[Records taken from a dataset]
** Start **

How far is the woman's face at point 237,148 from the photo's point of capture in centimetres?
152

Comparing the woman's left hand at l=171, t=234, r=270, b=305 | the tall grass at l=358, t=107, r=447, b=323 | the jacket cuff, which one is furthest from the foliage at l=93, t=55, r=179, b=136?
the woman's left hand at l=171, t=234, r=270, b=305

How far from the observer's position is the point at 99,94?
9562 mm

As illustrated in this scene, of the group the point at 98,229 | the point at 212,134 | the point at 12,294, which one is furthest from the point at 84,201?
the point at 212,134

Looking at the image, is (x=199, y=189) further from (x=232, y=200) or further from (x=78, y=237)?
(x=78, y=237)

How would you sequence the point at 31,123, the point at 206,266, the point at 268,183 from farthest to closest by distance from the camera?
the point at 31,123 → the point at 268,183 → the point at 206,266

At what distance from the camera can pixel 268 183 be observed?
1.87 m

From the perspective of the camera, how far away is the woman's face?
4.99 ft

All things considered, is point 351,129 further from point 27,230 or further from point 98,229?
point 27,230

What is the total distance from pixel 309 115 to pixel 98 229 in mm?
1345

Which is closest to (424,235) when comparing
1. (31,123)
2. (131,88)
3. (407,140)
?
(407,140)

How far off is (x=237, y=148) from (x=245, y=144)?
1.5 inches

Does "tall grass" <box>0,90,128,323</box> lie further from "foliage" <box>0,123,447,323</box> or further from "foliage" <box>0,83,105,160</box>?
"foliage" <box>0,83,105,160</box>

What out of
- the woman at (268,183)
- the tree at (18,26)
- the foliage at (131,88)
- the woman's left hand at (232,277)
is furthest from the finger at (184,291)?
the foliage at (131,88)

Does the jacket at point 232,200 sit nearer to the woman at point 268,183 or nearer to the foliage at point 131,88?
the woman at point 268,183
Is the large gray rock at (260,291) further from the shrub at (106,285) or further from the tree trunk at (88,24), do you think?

** End **

Turn the data above into a numbered list with one line per item, leaving out the blank lines.

## [Output of the exercise]
1. How far is the woman's face at point 237,148 from the photo's point of capture in centimetres?
2. 152
3. Comparing the woman's left hand at l=171, t=234, r=270, b=305 | the tall grass at l=358, t=107, r=447, b=323 | the jacket cuff, which one is furthest from the foliage at l=93, t=55, r=179, b=136?
4. the woman's left hand at l=171, t=234, r=270, b=305
5. How far from the observer's position is the point at 99,94?
6. 9562 mm
7. As illustrated in this scene, of the group the point at 98,229 | the point at 212,134 | the point at 12,294, which one is furthest from the point at 84,201?
8. the point at 212,134
9. Looking at the image, is (x=199, y=189) further from (x=232, y=200) or further from (x=78, y=237)?
10. (x=78, y=237)
11. How would you sequence the point at 31,123, the point at 206,266, the point at 268,183 from farthest to closest by distance from the camera?
12. the point at 31,123 → the point at 268,183 → the point at 206,266
13. At what distance from the camera can pixel 268 183 be observed?
14. 1.87 m
15. From the perspective of the camera, how far away is the woman's face?
16. 4.99 ft
17. All things considered, is point 351,129 further from point 27,230 or further from point 98,229?
18. point 27,230
19. What is the total distance from pixel 309 115 to pixel 98 229 in mm?
20. 1345
21. Which is closest to (424,235) when comparing
22. 1. (31,123)
23. 2. (131,88)
24. 3. (407,140)
25. ?
26. (407,140)
27. How far off is (x=237, y=148) from (x=245, y=144)?
28. 1.5 inches
29. Does "tall grass" <box>0,90,128,323</box> lie further from "foliage" <box>0,123,447,323</box> or further from "foliage" <box>0,83,105,160</box>?
30. "foliage" <box>0,83,105,160</box>
31. What out of
32. - the woman at (268,183)
33. - the tree at (18,26)
34. - the foliage at (131,88)
35. - the woman's left hand at (232,277)
36. is furthest from the finger at (184,291)?
37. the foliage at (131,88)
38. Does the jacket at point 232,200 sit nearer to the woman at point 268,183 or nearer to the foliage at point 131,88?
39. the woman at point 268,183
40. Is the large gray rock at (260,291) further from the shrub at (106,285) or further from the tree trunk at (88,24), do you think?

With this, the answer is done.